Authors: Shweta Agrawal, Michael Clear, Ophir Frieder, Sanjam Garg, Adam O'Neill, and Justin Thaler

Published in: LIPIcs, Volume 151, 11th Innovations in Theoretical Computer Science Conference (ITCS 2020)

Abstract
Consider sources that supply sensitive data to an aggregator. Standard encryption only hides the data from eavesdroppers, but using specialized encryption one can hope to hide the data (to the extent possible) from the aggregator itself. For flexibility and security, we envision schemes that allow sources to supply encrypted data, such that at any point a dynamically-chosen subset of sources can allow an agreed-upon joint function of their data to be computed by the aggregator. A primitive called multi-input functional encryption (MIFE), due to Goldwasser et al. (EUROCRYPT 2014), comes close, but has two main limitations: - it requires trust in a third party, who is able to decrypt all the data, and - it requires function arity to be fixed at setup time and to be equal to the number of parties. To drop these limitations, we introduce a new notion of ad hoc MIFE. In our setting, each source generates its own public key and issues individual, function-specific secret keys to an aggregator. For successful decryption, an aggregator must obtain a separate key from each source whose ciphertext is being computed upon. The aggregator could obtain multiple such secret-keys from a user corresponding to functions of varying arity. For this primitive, we obtain the following results: - We show that standard MIFE for general functions can be bootstrapped to ad hoc MIFE for free, i.e. without making any additional assumption. - We provide a direct construction of ad hoc MIFE for the inner product functionality based on the Learning with Errors (LWE) assumption. This yields the first construction of this natural primitive based on a standard assumption. At a technical level, our results are obtained by combining standard MIFE schemes and two-round secure multiparty computation (MPC) protocols in novel ways highlighting an interesting interplay between MIFE and two-round MPC.

• Information supplied
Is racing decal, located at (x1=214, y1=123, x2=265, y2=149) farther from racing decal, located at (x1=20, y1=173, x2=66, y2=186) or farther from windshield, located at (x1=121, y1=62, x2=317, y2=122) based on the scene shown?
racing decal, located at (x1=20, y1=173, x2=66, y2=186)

• Goals
(a) Write out the passage of the ad hoc MIFE abstract between "Authors: Shweta Agrawal, Michael" and "Conference (ITCS 2020)", inclusive.
(b) In the ad hoc MIFE abstract, which assumption is the direct construction of ad hoc MIFE for the inner product functionality based on?

• Response list
(a)
Authors: Shweta Agrawal, Michael Clear, Ophir Frieder, Sanjam Garg, Adam O'Neill, and Justin Thaler

Published in: LIPIcs, Volume 151, 11th Innovations in Theoretical Computer Science Conference (ITCS 2020)

(b) The Learning with Errors (LWE) assumption.